Assessment of damages update

Assessment of damages update: applicable law in recovery of losses

Dr Katy Ferris and Dr James Marson comment on Moreno v Motor Insurers’ Bureau [2016] UKSC 52.

About the authors
Dr Katy Ferris is a senior lecturer in law at the University of Huddersfield and Dr James Marson is a principal lecturer in law at Sheffield Hallam University.

Facts: Ms Tiffany Moreno, a UK national, was - while on holiday in Greece - struck by a car as she walked along a road. She sustained serious injuries. The car was registered in Greece; however, the driver, who was at fault, possessed no driving licence and the vehicle was not subject to insurance cover.

Given that a motor accident victim has, often, no likelihood of recovering damages from an uninsured driver, EU law - through the motor vehicle insurance Directives - provides a means of protection (Directive 2009/103/EC relating to insurance against civil liability in respect of the use of motor vehicles, and the enforcement of the obligation to insure against such liability).
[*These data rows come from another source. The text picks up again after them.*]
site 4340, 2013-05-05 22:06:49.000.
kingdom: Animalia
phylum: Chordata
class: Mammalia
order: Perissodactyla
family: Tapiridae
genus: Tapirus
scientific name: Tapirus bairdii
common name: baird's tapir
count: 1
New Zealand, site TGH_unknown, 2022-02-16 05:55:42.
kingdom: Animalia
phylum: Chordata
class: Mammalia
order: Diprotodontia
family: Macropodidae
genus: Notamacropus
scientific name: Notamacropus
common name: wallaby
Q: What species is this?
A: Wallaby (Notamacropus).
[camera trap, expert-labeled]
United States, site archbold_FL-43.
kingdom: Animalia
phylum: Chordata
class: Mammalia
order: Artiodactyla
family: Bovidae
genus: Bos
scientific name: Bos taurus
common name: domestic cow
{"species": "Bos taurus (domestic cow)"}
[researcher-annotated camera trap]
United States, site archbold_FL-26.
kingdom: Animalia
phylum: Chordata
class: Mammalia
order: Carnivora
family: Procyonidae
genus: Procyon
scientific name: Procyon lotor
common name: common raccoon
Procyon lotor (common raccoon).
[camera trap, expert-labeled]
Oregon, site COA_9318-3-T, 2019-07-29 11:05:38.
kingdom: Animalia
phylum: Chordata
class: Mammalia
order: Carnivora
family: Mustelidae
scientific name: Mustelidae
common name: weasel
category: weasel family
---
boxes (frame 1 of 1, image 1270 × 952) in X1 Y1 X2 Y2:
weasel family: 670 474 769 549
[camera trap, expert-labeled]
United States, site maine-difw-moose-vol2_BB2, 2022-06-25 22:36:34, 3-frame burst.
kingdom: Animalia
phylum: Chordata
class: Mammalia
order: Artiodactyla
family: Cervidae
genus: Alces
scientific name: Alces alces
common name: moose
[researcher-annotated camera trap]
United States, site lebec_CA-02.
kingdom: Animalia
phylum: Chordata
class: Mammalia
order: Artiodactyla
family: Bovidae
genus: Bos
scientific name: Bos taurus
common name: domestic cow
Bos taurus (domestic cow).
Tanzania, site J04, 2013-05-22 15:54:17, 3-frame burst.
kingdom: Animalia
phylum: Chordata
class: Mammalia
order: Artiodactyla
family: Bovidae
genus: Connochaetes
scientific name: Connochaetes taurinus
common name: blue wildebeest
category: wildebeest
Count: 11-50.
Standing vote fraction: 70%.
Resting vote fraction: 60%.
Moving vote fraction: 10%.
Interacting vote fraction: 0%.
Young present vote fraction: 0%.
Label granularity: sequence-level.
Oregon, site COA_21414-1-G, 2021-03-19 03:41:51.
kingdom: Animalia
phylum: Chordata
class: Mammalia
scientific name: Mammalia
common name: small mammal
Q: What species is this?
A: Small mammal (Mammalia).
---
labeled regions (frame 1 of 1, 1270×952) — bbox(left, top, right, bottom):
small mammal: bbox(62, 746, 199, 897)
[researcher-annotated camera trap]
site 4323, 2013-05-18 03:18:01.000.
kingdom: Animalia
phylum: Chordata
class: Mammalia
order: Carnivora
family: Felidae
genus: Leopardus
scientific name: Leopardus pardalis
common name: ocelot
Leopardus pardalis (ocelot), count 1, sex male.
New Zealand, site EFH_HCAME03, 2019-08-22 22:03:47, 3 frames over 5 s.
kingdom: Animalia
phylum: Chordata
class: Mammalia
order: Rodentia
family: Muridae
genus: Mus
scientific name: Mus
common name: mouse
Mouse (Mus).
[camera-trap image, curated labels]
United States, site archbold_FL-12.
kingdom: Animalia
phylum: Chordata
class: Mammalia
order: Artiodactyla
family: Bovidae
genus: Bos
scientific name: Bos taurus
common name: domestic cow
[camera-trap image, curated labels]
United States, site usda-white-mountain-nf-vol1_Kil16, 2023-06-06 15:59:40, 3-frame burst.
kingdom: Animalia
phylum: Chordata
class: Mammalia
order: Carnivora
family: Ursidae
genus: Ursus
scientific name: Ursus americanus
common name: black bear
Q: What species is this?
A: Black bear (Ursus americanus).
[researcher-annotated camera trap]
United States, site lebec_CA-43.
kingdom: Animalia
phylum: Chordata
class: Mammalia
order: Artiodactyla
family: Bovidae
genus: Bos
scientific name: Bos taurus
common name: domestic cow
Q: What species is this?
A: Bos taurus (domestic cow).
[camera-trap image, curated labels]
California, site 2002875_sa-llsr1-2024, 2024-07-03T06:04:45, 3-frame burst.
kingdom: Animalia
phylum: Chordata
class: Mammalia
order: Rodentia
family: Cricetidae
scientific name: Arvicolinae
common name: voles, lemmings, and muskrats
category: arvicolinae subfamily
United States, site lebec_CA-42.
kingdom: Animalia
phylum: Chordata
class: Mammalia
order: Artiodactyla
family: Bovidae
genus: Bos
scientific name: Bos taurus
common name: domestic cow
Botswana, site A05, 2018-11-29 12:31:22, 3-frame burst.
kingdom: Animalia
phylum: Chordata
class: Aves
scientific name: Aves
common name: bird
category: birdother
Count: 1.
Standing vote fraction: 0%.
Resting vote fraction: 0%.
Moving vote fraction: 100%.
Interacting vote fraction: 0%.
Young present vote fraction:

Each member state is required to have established a central guarantee fund from which the innocent victims of negligent uninsured drivers may seek compensation. In the UK, the Motor Insurers’ Bureau (MIB) is the body that undertakes this responsibility. The relevant transposing law is the Motor Vehicles (Compulsory Insurance) (Information Centre and Compensation Body) Regulations (MV Regs) 2003 SI No 37.

Tiffany Moreno returned to the UK and began her claim for compensation through MIB. MIB determined that damages were awarded in keeping with Greek law, while the claimant argued that the applicable law in quantum was English law.

Decision: At first instance, Gilbart J applied the reasoning of the Court of Appeal in Jacobs v Motor Insurers’ Bureau [2010] EWCA Civ 1208 to hold that the damages were to be determined according to English law ([ 2015] EWHC 1002 (QB)). MIB appealed.

… the Directives do not allow states discretion about a choice of which law of the member states they wish to use in the calculation of an award

The Supreme Court held that the motor vehicle insurance Directives do not allow states discretion about a choice of which law of the member states they wish to use in the calculation of an award. The compensation body in the victim’s country of residence is required to ‘apply, in evaluating liability and assessing compensation, the law of the country in which the accident occurred’ (clause 7.2 and clause 8.2 of the Directive (para 35 of the judgment)).

In so doing, the court overruled previously inconsistent judgments in Jacobs above and Bloy (Charlie Ireson (a minor, suing by his mother and litigation friend, Georgina Bloy) v Motor Insurers’ Bureau [2013] EWCA Civ 1543 in relation to the meaning of the MV Regs. It followed the reasoning provided in ERGO Insurance SE v If P&C Insurance AS Insurance AS and Gjensidige Baltic AAS v PZU Lietuva UAB DK C-359 /14 and C-475 /14 regarding the lack of any specific conflict-of-law rule intended to determine the law applicable to the action for indemnity between insurers. There was no scope for the independent provision of which law was to apply in the circumstances of the case. Where an accident and associated losses occurred, for example, in Greece, Greek law is to be applied even where the victim of the uninsured driver brings a claim in another member state and through its national guarantee-fund body (in this case, in the UK the body is MIB).

Comment: The ruling clarifies the law concerning which jurisdiction is to be used when determining the quantum of damage. In some countries, this may result in a lesser amount being awarded than would be available in other states where EU law applies. Therefore, it is advisable that visitors to other member states (as a foot passenger or driver) upgrade their insurance cover to avoid the unfortunate consequences of the vagaries of damages awards between states.